▸ Фрагмент текста:
ЦВЕТНАЯ МУЗЫКА СТИХА

Семь вкусов спектра пробует язык.
Б. Ахмадуллина

Какого цвета звук А?

Как-то попался нам на глаза сонет французского поэта Артюра Рембо "Гласные". Привожу его в переводе А. Кублицкой-Пиоттух:
А - черный; белый - Е; И - красный; У -зеленый.
О - синий: тайну их скажу я в свой черед,
А - бархатный корсет на теле насекомых,

Которые жужжат над смрадом нечистот.

 

Е - белизна холстов, палаток и тумана.
Блеск горных родников и хрупких опахал!
И - пурпурная кровь, сочащаяся рана
Иль алые уста средь гнева и похвал.

У - трепетная рябь зеленых волн широких,

Спокойные луга, покой морщин глубоких
На трудовом челе алхимиков седых.

О - звонкий рев трубы, пронзительный и странный,

Полеты ангелов в тиши небес пространной -
О - дивных глаз ее лиловые лучи.

Что это - странная фантазия поэта? Или какая-то особенность восприятия звуков тонко организованной поэтической душой? А может, гласные действительно "окрашены" в восприятии всех носителей языка?

Решили провести немудреный пробный эксперимент. На доске в строчку пишутся шесть гласных Е, О, Ы, У, И, А. Сбоку в столбик - названия шести цветов: красный, черный, синий, желтый, зеленый, белый. Задание информантам: напишите, в какой из шести цветов, по вашему мнению, окрашен каждый из гласных; если не можете решить, - пишите наугад.
Экспериментатор не должен ничего объяснять и, конечно, ни в коем случае не приводить никаких примеров, доказательств или собственных соображений в пользу тех или иных решений. Информанты работают самостоятельно и безымянно.
Уже первые результаты нас просто ошеломили: против А почти все написали "красный", И для большинства "синий", О - "желтый" или "белый", Ы - "черный".
Стоит ли говорить, что вся наша группа немедленно переключилась на звуко-цветовые эксперименты. Мы проводили их во множестве, применяя разные методики, опрашивая все новых и новых информантов. Проверяли и перепроверяли результаты. Пока наконец окончательно не убедились в том, что гласные звуки речи в нашем восприятии вполне определенно и в основном для всех одинаково окрашены, хотя мы этого не осознаем.
Если учесть еще и результаты измерения значимости гласных по "световым" шкалам ("светлый - темный" и "яркий - тусклый"), то для гласных звуко-цветовые соответствия можно охарактеризовать так:
А - ярко-красный,
О - яркий светло-белый или белый,
И - светло-синий,
Е - светлый желто-зеленый,
У - темный сине-зеленый,
Ы - тусклый темно-коричневый или черный.

▸ Строки данных:
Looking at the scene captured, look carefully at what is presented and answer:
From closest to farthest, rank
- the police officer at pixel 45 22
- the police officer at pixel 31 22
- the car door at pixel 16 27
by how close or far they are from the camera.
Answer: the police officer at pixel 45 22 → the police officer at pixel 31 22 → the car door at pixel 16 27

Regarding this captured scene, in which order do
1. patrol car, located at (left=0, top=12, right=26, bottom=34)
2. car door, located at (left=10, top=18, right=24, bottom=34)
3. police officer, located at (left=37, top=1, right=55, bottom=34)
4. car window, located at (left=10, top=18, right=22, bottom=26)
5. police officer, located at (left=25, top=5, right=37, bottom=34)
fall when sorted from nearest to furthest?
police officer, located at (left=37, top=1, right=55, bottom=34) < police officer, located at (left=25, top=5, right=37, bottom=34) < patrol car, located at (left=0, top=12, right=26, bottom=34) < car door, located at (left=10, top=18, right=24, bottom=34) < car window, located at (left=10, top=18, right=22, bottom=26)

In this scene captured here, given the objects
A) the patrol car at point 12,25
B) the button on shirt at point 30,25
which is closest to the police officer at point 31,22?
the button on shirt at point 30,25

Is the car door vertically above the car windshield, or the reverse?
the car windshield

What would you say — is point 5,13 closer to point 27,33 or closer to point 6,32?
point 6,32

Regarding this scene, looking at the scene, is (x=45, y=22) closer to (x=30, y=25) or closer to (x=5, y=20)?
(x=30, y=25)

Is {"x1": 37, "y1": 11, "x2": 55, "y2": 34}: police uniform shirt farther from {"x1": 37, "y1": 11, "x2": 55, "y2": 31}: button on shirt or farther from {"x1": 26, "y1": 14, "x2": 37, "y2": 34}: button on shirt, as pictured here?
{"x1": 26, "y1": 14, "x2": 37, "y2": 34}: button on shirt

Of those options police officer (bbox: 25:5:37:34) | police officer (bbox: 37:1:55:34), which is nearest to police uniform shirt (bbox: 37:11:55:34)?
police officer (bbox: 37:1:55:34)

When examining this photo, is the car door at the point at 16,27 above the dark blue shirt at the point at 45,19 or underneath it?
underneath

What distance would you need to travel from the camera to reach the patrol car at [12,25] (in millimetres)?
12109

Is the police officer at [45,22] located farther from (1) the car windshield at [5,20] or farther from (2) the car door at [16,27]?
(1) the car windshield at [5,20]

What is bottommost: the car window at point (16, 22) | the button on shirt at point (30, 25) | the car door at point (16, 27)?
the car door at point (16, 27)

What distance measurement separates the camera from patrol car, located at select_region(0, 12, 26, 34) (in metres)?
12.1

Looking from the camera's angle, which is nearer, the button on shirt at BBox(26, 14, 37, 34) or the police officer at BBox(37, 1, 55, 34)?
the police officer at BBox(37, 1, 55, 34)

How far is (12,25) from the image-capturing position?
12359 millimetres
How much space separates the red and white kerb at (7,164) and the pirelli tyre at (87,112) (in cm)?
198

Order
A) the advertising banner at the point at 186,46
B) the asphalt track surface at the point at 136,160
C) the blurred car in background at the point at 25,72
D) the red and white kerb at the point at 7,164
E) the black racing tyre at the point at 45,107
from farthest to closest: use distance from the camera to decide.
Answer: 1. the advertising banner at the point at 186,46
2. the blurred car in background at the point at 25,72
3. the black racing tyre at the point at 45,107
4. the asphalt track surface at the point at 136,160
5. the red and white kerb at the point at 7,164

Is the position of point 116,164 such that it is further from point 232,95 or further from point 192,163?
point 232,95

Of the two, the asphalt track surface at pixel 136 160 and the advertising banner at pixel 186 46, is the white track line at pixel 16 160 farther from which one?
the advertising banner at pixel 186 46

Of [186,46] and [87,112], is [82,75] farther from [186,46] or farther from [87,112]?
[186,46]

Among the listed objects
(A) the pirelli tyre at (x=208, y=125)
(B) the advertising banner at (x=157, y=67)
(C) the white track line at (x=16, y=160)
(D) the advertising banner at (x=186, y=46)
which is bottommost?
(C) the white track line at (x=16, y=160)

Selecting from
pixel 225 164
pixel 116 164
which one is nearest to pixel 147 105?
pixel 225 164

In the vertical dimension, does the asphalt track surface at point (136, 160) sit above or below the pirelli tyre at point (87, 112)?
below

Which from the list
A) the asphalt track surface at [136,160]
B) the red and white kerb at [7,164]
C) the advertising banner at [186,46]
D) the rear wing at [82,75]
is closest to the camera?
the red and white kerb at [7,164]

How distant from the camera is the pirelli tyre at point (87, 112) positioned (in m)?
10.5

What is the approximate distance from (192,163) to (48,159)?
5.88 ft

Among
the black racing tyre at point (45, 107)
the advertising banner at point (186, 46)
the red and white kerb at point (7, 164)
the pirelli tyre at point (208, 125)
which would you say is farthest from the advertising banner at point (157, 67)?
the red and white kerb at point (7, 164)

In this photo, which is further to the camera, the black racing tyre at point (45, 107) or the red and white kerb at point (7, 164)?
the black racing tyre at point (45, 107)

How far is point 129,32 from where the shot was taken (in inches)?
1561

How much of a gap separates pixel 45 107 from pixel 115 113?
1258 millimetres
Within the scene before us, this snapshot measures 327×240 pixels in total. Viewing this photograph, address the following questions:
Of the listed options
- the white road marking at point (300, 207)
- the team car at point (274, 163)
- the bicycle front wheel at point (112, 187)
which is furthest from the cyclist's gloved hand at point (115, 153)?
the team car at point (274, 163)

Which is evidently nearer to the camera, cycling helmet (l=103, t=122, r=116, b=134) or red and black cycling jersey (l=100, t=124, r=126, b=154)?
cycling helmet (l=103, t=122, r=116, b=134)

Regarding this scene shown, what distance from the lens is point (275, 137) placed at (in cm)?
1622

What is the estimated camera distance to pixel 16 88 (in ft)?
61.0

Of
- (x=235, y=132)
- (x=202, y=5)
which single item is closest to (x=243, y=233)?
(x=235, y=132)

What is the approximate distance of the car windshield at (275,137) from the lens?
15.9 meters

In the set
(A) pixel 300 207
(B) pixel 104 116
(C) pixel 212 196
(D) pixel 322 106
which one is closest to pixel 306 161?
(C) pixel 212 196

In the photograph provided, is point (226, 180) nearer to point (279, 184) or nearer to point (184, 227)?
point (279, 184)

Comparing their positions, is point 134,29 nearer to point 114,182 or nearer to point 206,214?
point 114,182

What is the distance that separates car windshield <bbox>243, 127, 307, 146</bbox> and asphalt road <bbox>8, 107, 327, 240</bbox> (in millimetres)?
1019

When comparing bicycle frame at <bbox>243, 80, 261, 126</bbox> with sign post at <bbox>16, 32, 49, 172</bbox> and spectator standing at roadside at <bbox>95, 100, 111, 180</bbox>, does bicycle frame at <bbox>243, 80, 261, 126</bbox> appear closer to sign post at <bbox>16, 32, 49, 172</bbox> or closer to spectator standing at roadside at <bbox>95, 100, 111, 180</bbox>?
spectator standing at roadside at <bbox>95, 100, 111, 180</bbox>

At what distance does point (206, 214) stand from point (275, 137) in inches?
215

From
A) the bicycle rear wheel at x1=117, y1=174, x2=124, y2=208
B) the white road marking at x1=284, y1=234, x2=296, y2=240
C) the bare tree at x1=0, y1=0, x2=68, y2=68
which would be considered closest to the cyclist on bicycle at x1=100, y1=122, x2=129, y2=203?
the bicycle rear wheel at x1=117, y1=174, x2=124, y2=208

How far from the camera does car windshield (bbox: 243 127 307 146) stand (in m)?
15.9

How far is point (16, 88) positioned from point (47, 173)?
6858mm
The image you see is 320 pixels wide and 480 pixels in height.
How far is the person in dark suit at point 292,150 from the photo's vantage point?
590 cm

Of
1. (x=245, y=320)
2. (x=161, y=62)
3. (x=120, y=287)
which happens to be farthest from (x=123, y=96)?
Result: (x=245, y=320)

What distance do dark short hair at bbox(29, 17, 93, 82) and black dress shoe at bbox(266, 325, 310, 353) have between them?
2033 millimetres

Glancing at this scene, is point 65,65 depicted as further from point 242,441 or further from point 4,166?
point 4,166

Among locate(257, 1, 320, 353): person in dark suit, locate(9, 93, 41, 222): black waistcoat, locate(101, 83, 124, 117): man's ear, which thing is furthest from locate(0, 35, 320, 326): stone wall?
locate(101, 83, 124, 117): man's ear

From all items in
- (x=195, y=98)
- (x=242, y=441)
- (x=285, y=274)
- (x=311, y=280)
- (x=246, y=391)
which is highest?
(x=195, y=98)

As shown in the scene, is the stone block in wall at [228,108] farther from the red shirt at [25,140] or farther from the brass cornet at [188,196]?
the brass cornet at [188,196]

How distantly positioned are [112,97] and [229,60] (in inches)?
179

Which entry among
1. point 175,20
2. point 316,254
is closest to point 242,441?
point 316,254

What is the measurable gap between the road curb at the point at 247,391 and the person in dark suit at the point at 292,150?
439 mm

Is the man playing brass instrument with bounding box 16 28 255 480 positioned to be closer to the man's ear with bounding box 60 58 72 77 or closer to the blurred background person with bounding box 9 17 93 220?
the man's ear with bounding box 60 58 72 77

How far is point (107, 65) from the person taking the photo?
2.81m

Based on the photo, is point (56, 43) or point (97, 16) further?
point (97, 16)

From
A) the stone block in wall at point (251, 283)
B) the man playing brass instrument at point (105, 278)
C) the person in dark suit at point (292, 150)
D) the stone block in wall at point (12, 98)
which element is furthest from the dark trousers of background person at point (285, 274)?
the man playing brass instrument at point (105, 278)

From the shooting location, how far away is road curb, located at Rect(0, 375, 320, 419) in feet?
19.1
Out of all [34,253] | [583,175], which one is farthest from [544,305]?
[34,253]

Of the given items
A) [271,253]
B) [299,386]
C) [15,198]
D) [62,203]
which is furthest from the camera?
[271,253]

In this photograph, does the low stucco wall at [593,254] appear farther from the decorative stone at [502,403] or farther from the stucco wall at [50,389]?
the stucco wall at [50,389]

▸ Что сделать:
1. Перепишите без изменений часть текста о цвете гласных: всё от слов «И - пурпурная» вниз до слов «челе алхимиков седых.».
2. Ответьте по тексту о цвете гласных:
(a) Какой цвет в приведённом переводе сонета Рембо назван для гласной Е?
(b) Сколько названий цветов было выписано сбоку на доске в пробном эксперименте?
(c) Какой цвет соответствует гласной У в итоговой характеристике звуко-цветовых соответствий?

▸ Ответы по порядку:
1.
И - пурпурная кровь, сочащаяся рана
Иль алые уста средь гнева и похвал.

У - трепетная рябь зеленых волн широких,

Спокойные луга, покой морщин глубоких
На трудовом челе алхимиков седых.

2.
(a) Белый.
(b) Шесть.
(c) Тёмный сине-зелёный.